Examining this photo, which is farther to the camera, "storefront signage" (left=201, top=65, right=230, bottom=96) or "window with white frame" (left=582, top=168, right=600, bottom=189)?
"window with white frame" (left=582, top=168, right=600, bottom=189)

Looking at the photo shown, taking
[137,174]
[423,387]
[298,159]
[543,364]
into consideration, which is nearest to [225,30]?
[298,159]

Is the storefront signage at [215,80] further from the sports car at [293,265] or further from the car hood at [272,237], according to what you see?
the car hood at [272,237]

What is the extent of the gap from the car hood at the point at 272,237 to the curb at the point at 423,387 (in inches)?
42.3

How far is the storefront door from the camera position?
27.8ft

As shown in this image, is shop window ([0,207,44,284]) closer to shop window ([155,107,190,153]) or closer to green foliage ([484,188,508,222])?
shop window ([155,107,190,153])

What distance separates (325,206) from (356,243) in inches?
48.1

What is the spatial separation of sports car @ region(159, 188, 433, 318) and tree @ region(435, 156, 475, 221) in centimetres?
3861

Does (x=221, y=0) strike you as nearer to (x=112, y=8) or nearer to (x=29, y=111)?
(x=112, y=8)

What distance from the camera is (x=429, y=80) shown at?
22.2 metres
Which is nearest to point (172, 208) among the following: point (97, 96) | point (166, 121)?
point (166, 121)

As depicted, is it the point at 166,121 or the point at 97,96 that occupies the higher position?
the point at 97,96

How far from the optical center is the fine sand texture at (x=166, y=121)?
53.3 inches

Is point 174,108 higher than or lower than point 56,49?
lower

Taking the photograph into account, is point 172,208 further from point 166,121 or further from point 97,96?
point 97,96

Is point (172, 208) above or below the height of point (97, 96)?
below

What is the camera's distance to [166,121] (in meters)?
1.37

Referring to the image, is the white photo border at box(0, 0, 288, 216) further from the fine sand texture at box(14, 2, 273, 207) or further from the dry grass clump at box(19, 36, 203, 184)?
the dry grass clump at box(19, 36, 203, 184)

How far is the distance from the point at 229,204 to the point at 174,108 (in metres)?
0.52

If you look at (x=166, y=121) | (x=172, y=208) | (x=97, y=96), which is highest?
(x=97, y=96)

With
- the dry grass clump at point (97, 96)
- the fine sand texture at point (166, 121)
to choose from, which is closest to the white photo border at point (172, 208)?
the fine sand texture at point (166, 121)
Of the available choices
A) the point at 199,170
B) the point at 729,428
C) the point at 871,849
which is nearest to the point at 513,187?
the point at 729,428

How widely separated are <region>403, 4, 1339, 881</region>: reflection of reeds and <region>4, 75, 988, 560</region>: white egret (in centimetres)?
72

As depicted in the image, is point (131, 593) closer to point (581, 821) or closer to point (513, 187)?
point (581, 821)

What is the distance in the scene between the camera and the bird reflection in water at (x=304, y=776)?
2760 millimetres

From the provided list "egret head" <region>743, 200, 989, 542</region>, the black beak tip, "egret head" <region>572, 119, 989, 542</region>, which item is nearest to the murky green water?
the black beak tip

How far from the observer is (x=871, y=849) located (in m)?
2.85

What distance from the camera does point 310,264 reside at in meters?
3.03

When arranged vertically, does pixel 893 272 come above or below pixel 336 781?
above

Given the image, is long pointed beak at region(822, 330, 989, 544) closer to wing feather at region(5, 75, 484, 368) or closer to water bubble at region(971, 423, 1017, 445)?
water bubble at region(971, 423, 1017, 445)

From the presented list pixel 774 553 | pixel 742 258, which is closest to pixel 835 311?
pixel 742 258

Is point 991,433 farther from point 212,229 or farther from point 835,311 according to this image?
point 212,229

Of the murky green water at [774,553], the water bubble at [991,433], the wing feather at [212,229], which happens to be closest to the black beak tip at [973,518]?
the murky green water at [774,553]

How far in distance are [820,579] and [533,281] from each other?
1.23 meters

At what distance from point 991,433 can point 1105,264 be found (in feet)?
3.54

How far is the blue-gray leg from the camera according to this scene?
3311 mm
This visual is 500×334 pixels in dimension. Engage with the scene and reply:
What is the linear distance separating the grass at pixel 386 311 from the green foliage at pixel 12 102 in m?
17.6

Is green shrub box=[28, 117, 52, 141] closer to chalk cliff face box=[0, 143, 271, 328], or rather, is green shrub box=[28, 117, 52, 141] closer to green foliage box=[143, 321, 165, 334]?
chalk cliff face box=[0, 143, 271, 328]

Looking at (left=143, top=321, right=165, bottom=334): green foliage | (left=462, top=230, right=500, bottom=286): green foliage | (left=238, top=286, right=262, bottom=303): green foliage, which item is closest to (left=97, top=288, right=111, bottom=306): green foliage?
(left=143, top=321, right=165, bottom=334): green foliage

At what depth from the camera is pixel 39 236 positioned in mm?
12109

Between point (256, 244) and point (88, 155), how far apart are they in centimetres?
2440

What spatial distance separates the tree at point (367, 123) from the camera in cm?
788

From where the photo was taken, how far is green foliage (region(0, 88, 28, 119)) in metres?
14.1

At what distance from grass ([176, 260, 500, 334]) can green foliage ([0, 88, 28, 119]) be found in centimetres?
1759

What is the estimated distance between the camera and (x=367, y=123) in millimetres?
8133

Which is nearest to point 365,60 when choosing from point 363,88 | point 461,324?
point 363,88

#####

Copy every item above onto its own line, word for word, with all numbers, brackets, and punctuation unchanged.

**SOLUTION TO THIS EXERCISE:**
Examining this photo, which is farther to the camera, "storefront signage" (left=201, top=65, right=230, bottom=96) or "window with white frame" (left=582, top=168, right=600, bottom=189)?
"window with white frame" (left=582, top=168, right=600, bottom=189)

Looking at the photo shown, taking
[137,174]
[423,387]
[298,159]
[543,364]
into consideration, which is nearest to [225,30]?
[298,159]

Is the storefront signage at [215,80] further from the sports car at [293,265] or further from the car hood at [272,237], according to what you see?
the car hood at [272,237]

What is the extent of the gap from the car hood at the point at 272,237 to the curb at the point at 423,387 (in inches)?
42.3

How far is the storefront door from the camera position?
27.8ft

As shown in this image, is shop window ([0,207,44,284]) closer to shop window ([155,107,190,153]) or closer to green foliage ([484,188,508,222])?
shop window ([155,107,190,153])

What distance separates (325,206) from (356,243) in inches?
48.1

What is the spatial separation of sports car @ region(159, 188, 433, 318) and tree @ region(435, 156, 475, 221) in centimetres?
3861

Does (x=221, y=0) strike you as nearer to (x=112, y=8) or nearer to (x=29, y=111)?
(x=112, y=8)

What distance from the camera is (x=429, y=80) shown at?
22.2 metres
Which is nearest to point (172, 208) among the following: point (97, 96) | point (166, 121)?
point (166, 121)

As depicted, is it the point at 166,121 or the point at 97,96 that occupies the higher position?
the point at 97,96

How far from the optical center is the fine sand texture at (x=166, y=121)?
53.3 inches

Is point 174,108 higher than or lower than point 56,49?
lower

Taking the photograph into account, is point 172,208 further from point 166,121 or further from point 97,96?
point 97,96

Is point (172, 208) above or below the height of point (97, 96)?
below

What is the camera's distance to [166,121] (in meters)?
1.37

Referring to the image, is the white photo border at box(0, 0, 288, 216) further from the fine sand texture at box(14, 2, 273, 207) or further from the dry grass clump at box(19, 36, 203, 184)?
the dry grass clump at box(19, 36, 203, 184)

How far is the distance from the point at 229,204 to the point at 174,108 (in metres)?
0.52

If you look at (x=166, y=121) | (x=172, y=208) | (x=97, y=96), which is highest?
(x=97, y=96)

With
- the dry grass clump at point (97, 96)
- the fine sand texture at point (166, 121)
to choose from, which is closest to the white photo border at point (172, 208)?
the fine sand texture at point (166, 121)
Of the available choices
A) the point at 199,170
B) the point at 729,428
C) the point at 871,849
which is nearest to the point at 513,187?
the point at 729,428

How widely separated are <region>403, 4, 1339, 881</region>: reflection of reeds and <region>4, 75, 988, 560</region>: white egret (in centimetres)?
72

As depicted in the image, is point (131, 593) closer to point (581, 821) or closer to point (513, 187)?
point (581, 821)

What is the distance in the scene between the camera and the bird reflection in water at (x=304, y=776)?
2760 millimetres

From the provided list "egret head" <region>743, 200, 989, 542</region>, the black beak tip, "egret head" <region>572, 119, 989, 542</region>, which item is nearest to the murky green water?
the black beak tip

How far from the observer is (x=871, y=849) located (in m)?
2.85

What distance from the camera does point 310,264 reside at in meters?
3.03

When arranged vertically, does pixel 893 272 come above or below pixel 336 781?
above

Given the image, is long pointed beak at region(822, 330, 989, 544) closer to wing feather at region(5, 75, 484, 368) or closer to water bubble at region(971, 423, 1017, 445)?
water bubble at region(971, 423, 1017, 445)

From the presented list pixel 774 553 | pixel 742 258, which is closest to pixel 835 311?
pixel 742 258

Is point 991,433 farther from point 212,229 or farther from point 835,311 according to this image?
point 212,229

Of the murky green water at [774,553], the water bubble at [991,433], the wing feather at [212,229], which happens to be closest to the black beak tip at [973,518]?
the murky green water at [774,553]

How far in distance are [820,579] and [533,281] from each other?
1.23 meters

At what distance from point 991,433 can point 1105,264 be found (in feet)?
3.54

How far is the blue-gray leg from the camera according to this scene?
3311 mm
This visual is 500×334 pixels in dimension. Engage with the scene and reply:
What is the linear distance separating the grass at pixel 386 311 from the green foliage at pixel 12 102 in m?
17.6

Is green shrub box=[28, 117, 52, 141] closer to chalk cliff face box=[0, 143, 271, 328], or rather, is green shrub box=[28, 117, 52, 141] closer to green foliage box=[143, 321, 165, 334]?
chalk cliff face box=[0, 143, 271, 328]

Looking at (left=143, top=321, right=165, bottom=334): green foliage | (left=462, top=230, right=500, bottom=286): green foliage | (left=238, top=286, right=262, bottom=303): green foliage, which item is closest to (left=97, top=288, right=111, bottom=306): green foliage?
(left=143, top=321, right=165, bottom=334): green foliage

At what depth from the camera is pixel 39 236 positioned in mm?
12109

Between point (256, 244) and point (88, 155), how far apart are they in centimetres?
2440

What spatial distance separates the tree at point (367, 123) from the camera in cm?
788

From where the photo was taken, how far is green foliage (region(0, 88, 28, 119)) in metres?
14.1

At what distance from grass ([176, 260, 500, 334]) can green foliage ([0, 88, 28, 119]) be found in centimetres?
1759

What is the estimated distance between the camera and (x=367, y=123) in millimetres?
8133

Which is nearest to point 365,60 when choosing from point 363,88 | point 461,324?
point 363,88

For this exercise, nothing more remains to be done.